Records

_ _ _ _ _ _ _

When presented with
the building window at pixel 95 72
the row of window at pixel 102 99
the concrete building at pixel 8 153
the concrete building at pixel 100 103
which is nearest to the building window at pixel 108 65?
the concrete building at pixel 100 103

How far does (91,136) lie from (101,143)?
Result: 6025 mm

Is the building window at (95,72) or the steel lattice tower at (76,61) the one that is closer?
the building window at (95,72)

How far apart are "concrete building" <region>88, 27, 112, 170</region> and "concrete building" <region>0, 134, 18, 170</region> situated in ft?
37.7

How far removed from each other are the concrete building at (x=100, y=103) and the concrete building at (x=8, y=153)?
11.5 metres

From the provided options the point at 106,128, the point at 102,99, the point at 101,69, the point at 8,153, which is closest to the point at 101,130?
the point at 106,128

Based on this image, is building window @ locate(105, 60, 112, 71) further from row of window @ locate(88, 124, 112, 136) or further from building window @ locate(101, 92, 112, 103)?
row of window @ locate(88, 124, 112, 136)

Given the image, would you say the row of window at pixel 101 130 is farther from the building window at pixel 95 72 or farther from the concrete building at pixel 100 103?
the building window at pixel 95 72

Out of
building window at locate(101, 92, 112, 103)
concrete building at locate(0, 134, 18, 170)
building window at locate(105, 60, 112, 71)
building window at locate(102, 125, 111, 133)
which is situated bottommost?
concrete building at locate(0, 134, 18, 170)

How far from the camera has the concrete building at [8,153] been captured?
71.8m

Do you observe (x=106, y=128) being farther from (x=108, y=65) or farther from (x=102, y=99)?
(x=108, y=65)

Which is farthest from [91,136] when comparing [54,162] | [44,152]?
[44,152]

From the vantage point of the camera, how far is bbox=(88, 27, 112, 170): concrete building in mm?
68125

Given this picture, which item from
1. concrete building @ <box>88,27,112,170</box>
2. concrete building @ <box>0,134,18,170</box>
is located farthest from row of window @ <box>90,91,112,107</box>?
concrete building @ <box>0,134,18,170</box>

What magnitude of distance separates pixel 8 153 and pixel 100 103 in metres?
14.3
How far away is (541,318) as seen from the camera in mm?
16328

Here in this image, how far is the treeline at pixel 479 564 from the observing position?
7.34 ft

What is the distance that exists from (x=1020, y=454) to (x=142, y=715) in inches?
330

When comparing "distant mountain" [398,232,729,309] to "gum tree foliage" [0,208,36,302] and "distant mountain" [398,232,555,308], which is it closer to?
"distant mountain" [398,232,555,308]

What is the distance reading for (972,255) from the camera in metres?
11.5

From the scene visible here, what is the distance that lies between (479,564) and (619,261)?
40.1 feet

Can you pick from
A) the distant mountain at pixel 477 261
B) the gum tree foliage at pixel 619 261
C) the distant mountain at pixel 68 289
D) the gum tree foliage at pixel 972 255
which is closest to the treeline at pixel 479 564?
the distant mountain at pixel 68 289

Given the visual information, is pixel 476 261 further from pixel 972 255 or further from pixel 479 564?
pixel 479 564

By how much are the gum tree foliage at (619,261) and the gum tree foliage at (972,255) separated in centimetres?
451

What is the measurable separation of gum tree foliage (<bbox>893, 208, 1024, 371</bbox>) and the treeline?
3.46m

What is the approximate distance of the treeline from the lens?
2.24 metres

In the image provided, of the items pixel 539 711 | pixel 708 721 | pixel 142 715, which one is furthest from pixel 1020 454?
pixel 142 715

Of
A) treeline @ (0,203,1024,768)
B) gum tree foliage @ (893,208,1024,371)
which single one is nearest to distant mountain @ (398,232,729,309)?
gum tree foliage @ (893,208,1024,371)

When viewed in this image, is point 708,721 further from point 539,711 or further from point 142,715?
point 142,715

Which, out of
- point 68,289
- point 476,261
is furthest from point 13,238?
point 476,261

_ _ _ _ _ _ _

The task
Each line of the material must be restated exactly.

Response to this exercise
When presented with
the building window at pixel 95 72
the row of window at pixel 102 99
the concrete building at pixel 8 153
the concrete building at pixel 100 103
which is nearest to the building window at pixel 108 65?
the concrete building at pixel 100 103

How far does (91,136) lie from (101,143)?
Result: 6025 mm

Is the building window at (95,72) or the steel lattice tower at (76,61) the one that is closer?
the building window at (95,72)

How far apart are "concrete building" <region>88, 27, 112, 170</region> and "concrete building" <region>0, 134, 18, 170</region> situated in ft?
37.7

How far removed from each other are the concrete building at (x=100, y=103) and the concrete building at (x=8, y=153)?
11.5 metres

From the provided options the point at 106,128, the point at 102,99, the point at 101,69, the point at 8,153, which is closest to the point at 101,130?
the point at 106,128

Based on this image, is building window @ locate(105, 60, 112, 71) further from row of window @ locate(88, 124, 112, 136) or further from building window @ locate(101, 92, 112, 103)?
row of window @ locate(88, 124, 112, 136)

Given the image, would you say the row of window at pixel 101 130 is farther from the building window at pixel 95 72 or farther from the concrete building at pixel 100 103?
the building window at pixel 95 72

Out of
building window at locate(101, 92, 112, 103)
concrete building at locate(0, 134, 18, 170)
building window at locate(105, 60, 112, 71)
building window at locate(102, 125, 111, 133)
which is situated bottommost?
concrete building at locate(0, 134, 18, 170)

How far from the camera has the concrete building at [8,153] been captured?
71.8m

Do you observe (x=106, y=128) being farther from (x=108, y=65) or farther from (x=102, y=99)?
(x=108, y=65)

Which is farthest from [91,136] when comparing [54,162] | [44,152]?
[44,152]

From the vantage point of the camera, how far is bbox=(88, 27, 112, 170): concrete building in mm?
68125

Given this picture, which item from
1. concrete building @ <box>88,27,112,170</box>
2. concrete building @ <box>0,134,18,170</box>
is located farthest from row of window @ <box>90,91,112,107</box>?
concrete building @ <box>0,134,18,170</box>

What magnitude of distance separates pixel 8 153 and pixel 100 103 in metres?
14.3
How far away is (541,318) as seen from the camera in mm?
16328

Here in this image, how far is the treeline at pixel 479 564 from the observing position?
7.34 ft

What is the distance that exists from (x=1020, y=454) to (x=142, y=715) in inches?
330

When comparing "distant mountain" [398,232,729,309] to "gum tree foliage" [0,208,36,302] and "distant mountain" [398,232,555,308], which is it closer to?
"distant mountain" [398,232,555,308]

What is the distance reading for (972,255) from the camera in metres?
11.5

From the scene visible here, what is the distance that lies between (479,564) and (619,261)?
40.1 feet

Can you pick from
A) the distant mountain at pixel 477 261
B) the gum tree foliage at pixel 619 261
C) the distant mountain at pixel 68 289
D) the gum tree foliage at pixel 972 255
which is closest to the treeline at pixel 479 564?
the distant mountain at pixel 68 289

Given the visual information, is pixel 476 261 further from pixel 972 255 or further from pixel 479 564?
pixel 479 564

By how much are the gum tree foliage at (619,261) and the gum tree foliage at (972,255) separated in centimetres?
451

What is the measurable separation of gum tree foliage (<bbox>893, 208, 1024, 371</bbox>) and the treeline?
3.46m

What is the approximate distance of the treeline from the lens?
2.24 metres

In the image provided, of the items pixel 539 711 | pixel 708 721 | pixel 142 715, which one is furthest from pixel 1020 454?
pixel 142 715

Of
A) treeline @ (0,203,1024,768)
B) gum tree foliage @ (893,208,1024,371)
which single one is nearest to distant mountain @ (398,232,729,309)?
gum tree foliage @ (893,208,1024,371)

When viewed in this image, is point 708,721 further from point 539,711 or further from point 142,715?
point 142,715

Which, out of
- point 68,289
- point 476,261
is furthest from point 13,238?
point 476,261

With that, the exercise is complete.